"Les Alcooliques Anonymes de Brioude racontent leur crise sanitaire"
in "La Montagne" (France), 21 Janvier 2021
Confinement, couvre-feu, reconfinement et de nouveau un couvre-feu. Comment les périodes d’isolement liées aux restrictions sanitaires ont été vécues par les membres des Alcooliques Anonymes de Brioude ? « Cela a été très compliqué », confie Mélanie (*). Abstinente depuis deux ans et demi, la jeune femme a perdu son emploi avant le premier confinement. « L’isolement vous rend plus fragile. Cela vous déboussole, les pensées sombres s’amplifient », explique-t-elle.
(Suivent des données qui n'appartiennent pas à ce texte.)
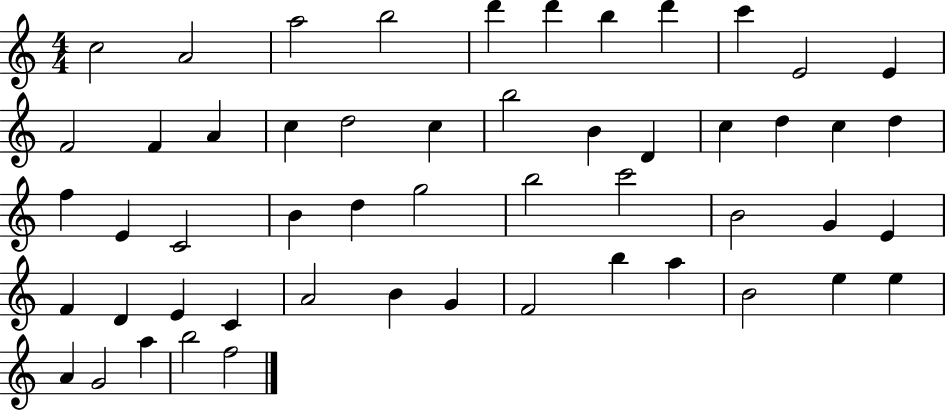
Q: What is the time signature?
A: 4/4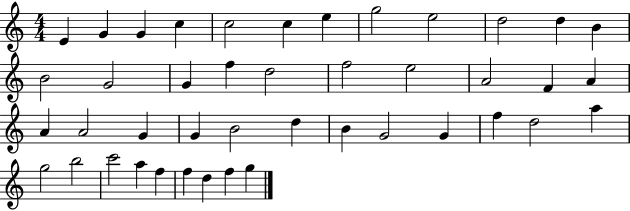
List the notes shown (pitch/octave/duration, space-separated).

E4/q G4/q G4/q C5/q C5/h C5/q E5/q G5/h E5/h D5/h D5/q B4/q B4/h G4/h G4/q F5/q D5/h F5/h E5/h A4/h F4/q A4/q A4/q A4/h G4/q G4/q B4/h D5/q B4/q G4/h G4/q F5/q D5/h A5/q G5/h B5/h C6/h A5/q F5/q F5/q D5/q F5/q G5/q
Les réunions hebdomadaires qui se tenaient habituellement en présentiel ont été remplacées par des échanges à distance. « Cela a quand même permis de discuter, d’exprimer ce que l’on ressent et de poser des mots sur les problèmes. L’alcoolisme est souvent lié aux émotions », ajoute-t-elle. Pour Gisèle (*), 60 ans, « même si on ne pouvait plus boire un café ensemble », les contacts à distance ont été précieux.
« S’il n’y avait pas eu ces réunions, je ne sais pas si j’aurais pu tenir... Parler de notre maladie, écouter les autres, c’est indispensable pour nous. »
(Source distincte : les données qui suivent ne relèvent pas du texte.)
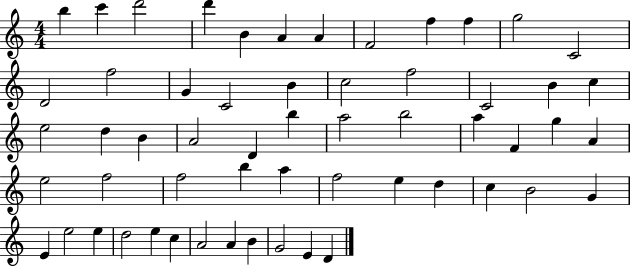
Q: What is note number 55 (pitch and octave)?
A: G4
GISÈLE (Membre des Alcooliques anonymes)
Paradoxalement, la situation sanitaire a rapproché les membres entre eux, raconte Mélanie : « On s’appelait plus souvent pour prendre des nouvelles de chacun. Cela a resserré les liens. » Sortis du premier confinement, les groupes de parole en présentiel ont pu reprendre à Brioude. « Nous avons changé de local pour finalement nous retrouver à l’ancienne école Jean-Pradier », rapporte-t-elle. Mais la joie des retrouvailles a vite laissé place au couvre-feu du mois d’octobre. « Nos réunions étaient avancées pour pouvoir respecter les limitations de déplacement à 21 heures », poursuit-elle.
Les périodes d’isolement ont été très mal vécues notamment par les jeunes abstinents, « qui sont plus fragiles que les autres ». Certains ont pu trouver refuge dans d’autres activités. « J’ai beaucoup lu. Des livres écrits par les alcooliques eux-mêmes. Ça m’a fait du bien », glisse Gisèle.
« Le stress et le confinement ont pu augmenter les consommations d’alcool, ou les diminuer du fait de la limitation des interactions sociales. »
ALICE VILLEPOUX (psychologue au Centre de soins, d’accompagnement et de prévention en addictologie de Brioude)
Par ailleurs, la fermeture des débits de boisson n’a pas impacté la consommation d’alcool. « Il y a vraiment tout type d’alcoolisme. Ceux qui ne peuvent plus boire au bar achètent de l’alcool dans une épicerie pour consommer chez eux », indique un membre des Alcooliques Anonymes.
Le second confinement n’a pas arrangé les choses. Mais c’est surtout le durcissement des règles de déplacement de janvier qui a été difficile pour les Alcooliques Anonymes. « Ce couvre-feu est presque plus dur qu’un confinement. La limite des 20 heures et maintenant de 18 heures change beaucoup de choses. » En effet, les réunions physiques du fait de l’horaire avancé ne peuvent plus se tenir. De plus, l’éloignement, l’absence de contact, a freiné les nouveaux membres. « Les personnes qui voulaient nous rejoindre ont eu un peu plus de mal, car il fallait aller sur Internet plutôt que de pousser la porte. » Et les réunions à distance ont donc repris, « c’est compliqué, mais c’est toujours mieux que rien ».